Use the upstream version of libwebp, v0.4.3.

third_party/libwebp/utils/huffman_encode.c

+// Copyright 2011 Google Inc. All Rights Reserved.
+//
+// Use of this source code is governed by a BSD-style license
+// that can be found in the COPYING file in the root of the source
+// tree. An additional intellectual property rights grant can be found
+// in the file PATENTS. All contributing project authors may
+// be found in the AUTHORS file in the root of the source tree.
+// -----------------------------------------------------------------------------
+//
+// Author: Jyrki Alakuijala (jyrki@google.com)
+//
+// Entropy encoding (Huffman) for webp lossless.
+
+#include <assert.h>
+#include <stdlib.h>
+#include <string.h>
+#include "./huffman_encode.h"
+#include "../utils/utils.h"
+#include "../webp/format_constants.h"
+
+// -----------------------------------------------------------------------------
+// Util function to optimize the symbol map for RLE coding
+
+// Heuristics for selecting the stride ranges to collapse.
+static int ValuesShouldBeCollapsedToStrideAverage(int a, int b) {
+  return abs(a - b) < 4;
+}
+
+// Change the population counts in a way that the consequent
+// Huffman tree compression, especially its RLE-part, give smaller output.
+static void OptimizeHuffmanForRle(int length, uint8_t* const good_for_rle,
+                                  uint32_t* const counts) {
+  // 1) Let's make the Huffman code more compatible with rle encoding.
+  int i;
+  for (; length >= 0; --length) {
+    if (length == 0) {
+      return;  // All zeros.
+    }
+    if (counts[length - 1] != 0) {
+      // Now counts[0..length - 1] does not have trailing zeros.
+      break;
+    }
+  }
+  // 2) Let's mark all population counts that already can be encoded
+  // with an rle code.
+  {
+    // Let's not spoil any of the existing good rle codes.
+    // Mark any seq of 0's that is longer as 5 as a good_for_rle.
+    // Mark any seq of non-0's that is longer as 7 as a good_for_rle.
+    uint32_t symbol = counts[0];
+    int stride = 0;
+    for (i = 0; i < length + 1; ++i) {
+      if (i == length || counts[i] != symbol) {
+        if ((symbol == 0 && stride >= 5) ||
+            (symbol != 0 && stride >= 7)) {
+          int k;
+          for (k = 0; k < stride; ++k) {
+            good_for_rle[i - k - 1] = 1;
+          }
+        }
+        stride = 1;
+        if (i != length) {
+          symbol = counts[i];
+        }
+      } else {
+        ++stride;
+      }
+    }
+  }
+  // 3) Let's replace those population counts that lead to more rle codes.

* _Data section_:
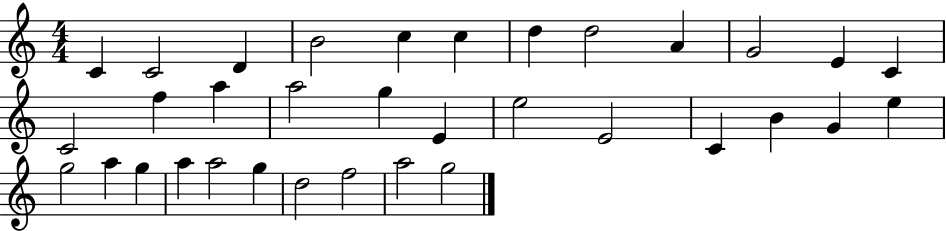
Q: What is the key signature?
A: C major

* _Instructions_:
[a] Answer these questions from the huffman_encode.c excerpt:
(i) Which upstream version of libwebp does it say to use?
(ii) Who is named as the author?
(iii) In ValuesShouldBeCollapsedToStrideAverage, what condition on a and b makes the function return true?
[b] Reproduce the huffman_encode.c excerpt between "Use the upstream" and "the source tree.", inclusive, substituting "MIT-style" for "BSD-style".

* _Answer list_:
[a]
(i) v0.4.3
(ii) Jyrki Alakuijala (jyrki@google.com)
(iii) The absolute difference between a and b is less than 4, written as abs(a - b) < 4.

[b]
Use the upstream version of libwebp, v0.4.3.

third_party/libwebp/utils/huffman_encode.c

+// Copyright 2011 Google Inc. All Rights Reserved.
+//
+// Use of this source code is governed by a MIT-style license
+// that can be found in the COPYING file in the root of the source
+// tree. An additional intellectual property rights grant can be found
+// in the file PATENTS. All contributing project authors may
+// be found in the AUTHORS file in the root of the source tree.